18 août 2025
POLARS EN BARRE [22]
"A l’appel de Dashiell Hammett, le roman policier se met à délirer, comme sous le coup d’une forte fièvre. Il parle gras, sent la sueur et la crapule ; ses personnages se pochardent, se battent et s’abattent dans la plus complète indignité.
Une phrase dans La Moisson Rouge définit à elle seule l’esthétique d’un genre qui a pris mauvais genre : « Enjambant les débris, le bootlegger descendit lentement les marches jusque la chaussée. Reno le traita de pouilleux, de mangeur de poisson et lui logea quatre balles dans la tête. »
Image saisissante ayant pour dénominateur commun, à chacune de ses composantes, la violence que l’on retrouve dans le décor, présenté à l’état de ruines, dans le langage de l’acteur, dans l’action : quatre balles de sang-froid, dans l’écriture qui laisse jaillir la description sans apprêt, ou plutôt sans ménagement.

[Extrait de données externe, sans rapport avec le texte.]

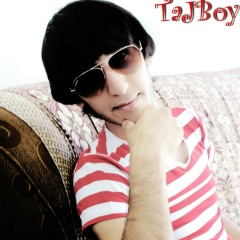 Kurbon Davlatov, 10.05, Душанбе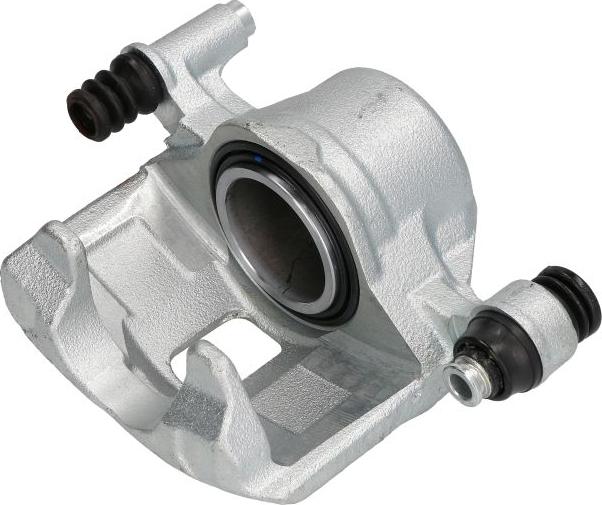 ABE CZH1071 - Гальмівний супорт autocars.com.ua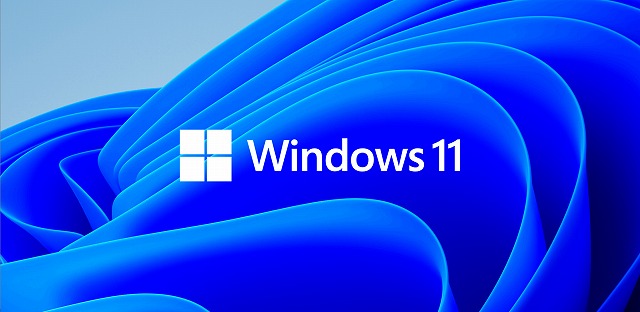 【実機レビュー】NECノートパソコンLAVIE Direct N15の口コミ評価＆評判まとめ PC-GN244RUAN　windows11対応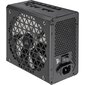 Corsair RM850x CP-9020252-EU hinta ja tiedot | Virtalähteet | hobbyhall.fi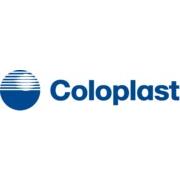 Coloplast Logo [EPS File]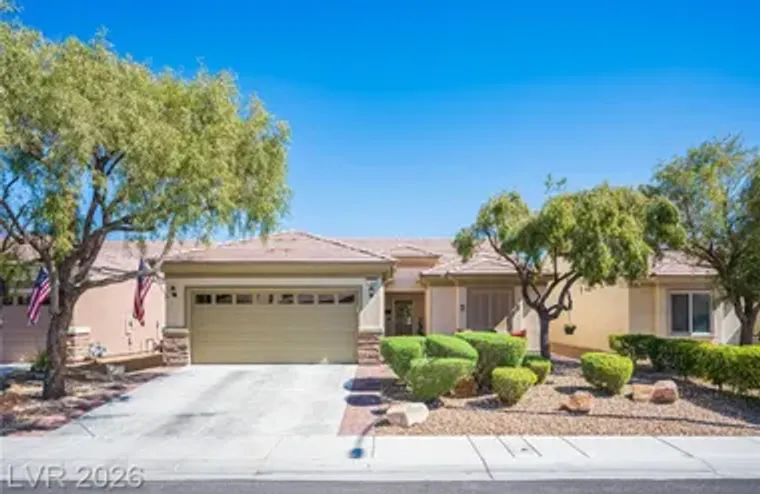 7528 LINTWHITE ST, NORTH LAS VEGAS, NV, ..., North Las Vegas, NV 89084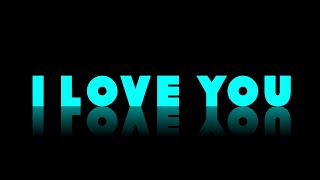 i love you photo editing | love photo editing tamil | love photo editing app screenshot 3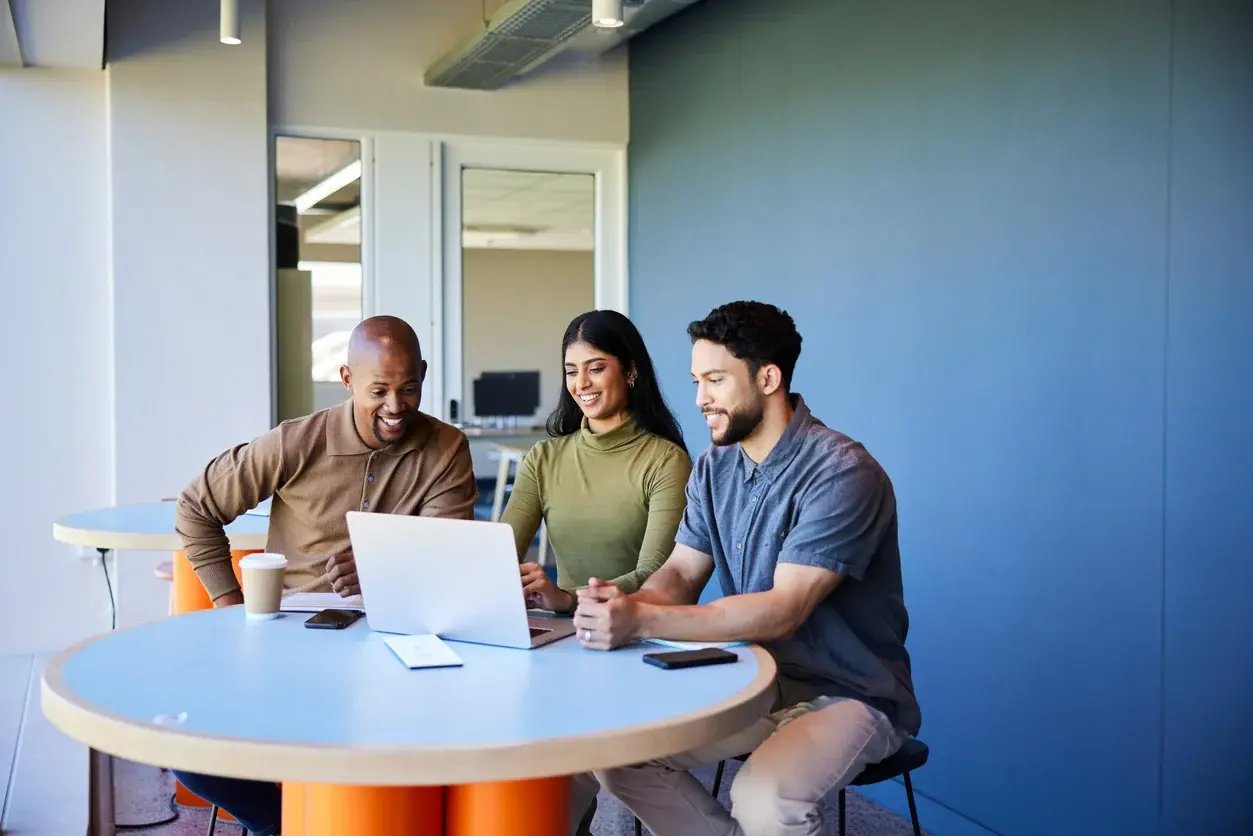 SAP vulnerability management
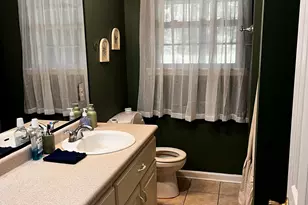 1365 Ballfield Rd, Hortense, GA 31543 - Photo 9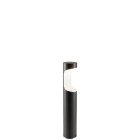 PALETTO BASSO 9W LED 4000K - SOVIL 99184/16 product photo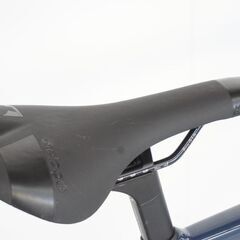 CANNONDALE 「キャノンデール」 CAAD13 DISC RAPHA 2021年モデル ロードバイク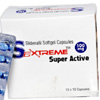 Viagra Super Active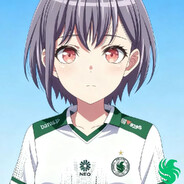 Mygo第一企鹅咕咕嘎嘎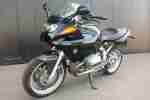 R1100S R 1100 S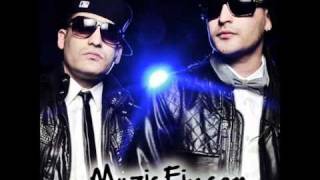 play-n-skillz - i&#39;m the man lyrics new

Cette citation démontre combien l’osmose a aussitôt existé entre roman noir et film noir. Le premier procède d’une vision cinématique qu’il est aisé de transposer en une vision cinématographique. Il n’est pas récit mais image en mouvement.
[…]
L’œuvre de Hammett, dans sa finalité, se caractérise par la pureté morale. (…) Le détective ― comment ne pas voir en lui une projection de l’auteur ? ― est le seul à garder les mains propres. (…) Il résiste à toutes les tentatives de corruption ou de compromis (…) Il est un anarchiste dangereux.
Et voici le véritable objet du procès intenté à Dashiell Hammett. Coupable de scepticisme envers les institutions de son pays ― la police et surtout la justice. Coupable de contester ses valeurs morales. Coupable de bousculer le protocole et les formes. Coupable de faire trop bon marché de la vie humaine, de piétiner les doigts d’un cadavre au lieu de se découvrir devant lui. Coupable de ne pas jouer le jeu du roman bourgeois, de se refuser à faire pleurer les midinettes en tirant de vieilles ficelles. (…)
A travers Hammett, ce n’est pas l’immoralité ― apparente ― du roman policier noir qui est en cause mais son pouvoir subversif."